[Opening WORKING DATA section]

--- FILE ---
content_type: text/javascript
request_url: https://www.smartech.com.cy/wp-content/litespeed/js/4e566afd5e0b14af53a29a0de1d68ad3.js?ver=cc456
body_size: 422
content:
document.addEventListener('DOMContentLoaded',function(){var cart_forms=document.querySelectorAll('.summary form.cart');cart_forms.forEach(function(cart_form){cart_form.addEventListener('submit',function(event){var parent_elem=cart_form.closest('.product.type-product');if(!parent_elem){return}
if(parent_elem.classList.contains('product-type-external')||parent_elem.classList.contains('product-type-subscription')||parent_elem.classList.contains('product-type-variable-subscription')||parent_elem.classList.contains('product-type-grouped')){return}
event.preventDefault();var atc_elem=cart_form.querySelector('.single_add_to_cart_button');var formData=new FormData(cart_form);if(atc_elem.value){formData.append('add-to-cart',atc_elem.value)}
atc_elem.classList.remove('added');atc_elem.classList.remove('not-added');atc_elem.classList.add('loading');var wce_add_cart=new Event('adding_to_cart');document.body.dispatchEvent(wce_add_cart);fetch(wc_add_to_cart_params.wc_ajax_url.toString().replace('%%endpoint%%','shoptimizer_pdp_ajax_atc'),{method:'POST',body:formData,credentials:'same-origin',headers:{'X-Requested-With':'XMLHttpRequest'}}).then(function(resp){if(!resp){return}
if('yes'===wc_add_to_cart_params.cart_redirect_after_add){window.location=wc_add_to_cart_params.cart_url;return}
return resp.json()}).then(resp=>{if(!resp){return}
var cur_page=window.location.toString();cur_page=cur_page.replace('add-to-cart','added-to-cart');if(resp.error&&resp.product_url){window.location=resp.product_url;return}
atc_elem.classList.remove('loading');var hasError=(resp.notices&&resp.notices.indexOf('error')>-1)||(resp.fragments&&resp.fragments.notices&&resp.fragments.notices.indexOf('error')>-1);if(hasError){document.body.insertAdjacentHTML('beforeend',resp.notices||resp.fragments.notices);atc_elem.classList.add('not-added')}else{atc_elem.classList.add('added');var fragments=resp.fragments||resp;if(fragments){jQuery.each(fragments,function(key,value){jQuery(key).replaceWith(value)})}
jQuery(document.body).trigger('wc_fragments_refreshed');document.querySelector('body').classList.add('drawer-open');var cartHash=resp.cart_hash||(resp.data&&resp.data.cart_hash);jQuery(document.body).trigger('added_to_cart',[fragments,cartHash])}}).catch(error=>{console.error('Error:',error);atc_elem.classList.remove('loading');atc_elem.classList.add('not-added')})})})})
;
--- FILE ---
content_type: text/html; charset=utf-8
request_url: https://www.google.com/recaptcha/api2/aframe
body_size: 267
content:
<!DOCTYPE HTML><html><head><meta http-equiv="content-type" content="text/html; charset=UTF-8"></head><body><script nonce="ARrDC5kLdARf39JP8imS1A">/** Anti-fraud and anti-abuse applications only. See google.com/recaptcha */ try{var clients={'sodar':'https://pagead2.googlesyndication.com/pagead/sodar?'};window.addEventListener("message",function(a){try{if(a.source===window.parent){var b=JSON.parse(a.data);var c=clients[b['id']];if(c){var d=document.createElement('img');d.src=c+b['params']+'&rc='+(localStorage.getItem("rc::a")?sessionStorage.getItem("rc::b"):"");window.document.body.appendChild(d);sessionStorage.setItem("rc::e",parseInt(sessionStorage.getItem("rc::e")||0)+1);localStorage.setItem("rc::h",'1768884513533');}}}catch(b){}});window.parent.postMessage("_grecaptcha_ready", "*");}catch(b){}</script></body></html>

[Closing WORKING DATA section]

WHAT IS BEING ASKED — Output an identical copy of every record above.

FINISHED TASK —
--- FILE ---
content_type: text/javascript
request_url: https://www.smartech.com.cy/wp-content/litespeed/js/4e566afd5e0b14af53a29a0de1d68ad3.js?ver=cc456
body_size: 422
content:
document.addEventListener('DOMContentLoaded',function(){var cart_forms=document.querySelectorAll('.summary form.cart');cart_forms.forEach(function(cart_form){cart_form.addEventListener('submit',function(event){var parent_elem=cart_form.closest('.product.type-product');if(!parent_elem){return}
if(parent_elem.classList.contains('product-type-external')||parent_elem.classList.contains('product-type-subscription')||parent_elem.classList.contains('product-type-variable-subscription')||parent_elem.classList.contains('product-type-grouped')){return}
event.preventDefault();var atc_elem=cart_form.querySelector('.single_add_to_cart_button');var formData=new FormData(cart_form);if(atc_elem.value){formData.append('add-to-cart',atc_elem.value)}
atc_elem.classList.remove('added');atc_elem.classList.remove('not-added');atc_elem.classList.add('loading');var wce_add_cart=new Event('adding_to_cart');document.body.dispatchEvent(wce_add_cart);fetch(wc_add_to_cart_params.wc_ajax_url.toString().replace('%%endpoint%%','shoptimizer_pdp_ajax_atc'),{method:'POST',body:formData,credentials:'same-origin',headers:{'X-Requested-With':'XMLHttpRequest'}}).then(function(resp){if(!resp){return}
if('yes'===wc_add_to_cart_params.cart_redirect_after_add){window.location=wc_add_to_cart_params.cart_url;return}
return resp.json()}).then(resp=>{if(!resp){return}
var cur_page=window.location.toString();cur_page=cur_page.replace('add-to-cart','added-to-cart');if(resp.error&&resp.product_url){window.location=resp.product_url;return}
atc_elem.classList.remove('loading');var hasError=(resp.notices&&resp.notices.indexOf('error')>-1)||(resp.fragments&&resp.fragments.notices&&resp.fragments.notices.indexOf('error')>-1);if(hasError){document.body.insertAdjacentHTML('beforeend',resp.notices||resp.fragments.notices);atc_elem.classList.add('not-added')}else{atc_elem.classList.add('added');var fragments=resp.fragments||resp;if(fragments){jQuery.each(fragments,function(key,value){jQuery(key).replaceWith(value)})}
jQuery(document.body).trigger('wc_fragments_refreshed');document.querySelector('body').classList.add('drawer-open');var cartHash=resp.cart_hash||(resp.data&&resp.data.cart_hash);jQuery(document.body).trigger('added_to_cart',[fragments,cartHash])}}).catch(error=>{console.error('Error:',error);atc_elem.classList.remove('loading');atc_elem.classList.add('not-added')})})})})
;
--- FILE ---
content_type: text/html; charset=utf-8
request_url: https://www.google.com/recaptcha/api2/aframe
body_size: 267
content:
<!DOCTYPE HTML><html><head><meta http-equiv="content-type" content="text/html; charset=UTF-8"></head><body><script nonce="ARrDC5kLdARf39JP8imS1A">/** Anti-fraud and anti-abuse applications only. See google.com/recaptcha */ try{var clients={'sodar':'https://pagead2.googlesyndication.com/pagead/sodar?'};window.addEventListener("message",function(a){try{if(a.source===window.parent){var b=JSON.parse(a.data);var c=clients[b['id']];if(c){var d=document.createElement('img');d.src=c+b['params']+'&rc='+(localStorage.getItem("rc::a")?sessionStorage.getItem("rc::b"):"");window.document.body.appendChild(d);sessionStorage.setItem("rc::e",parseInt(sessionStorage.getItem("rc::e")||0)+1);localStorage.setItem("rc::h",'1768884513533');}}}catch(b){}});window.parent.postMessage("_grecaptcha_ready", "*");}catch(b){}</script></body></html>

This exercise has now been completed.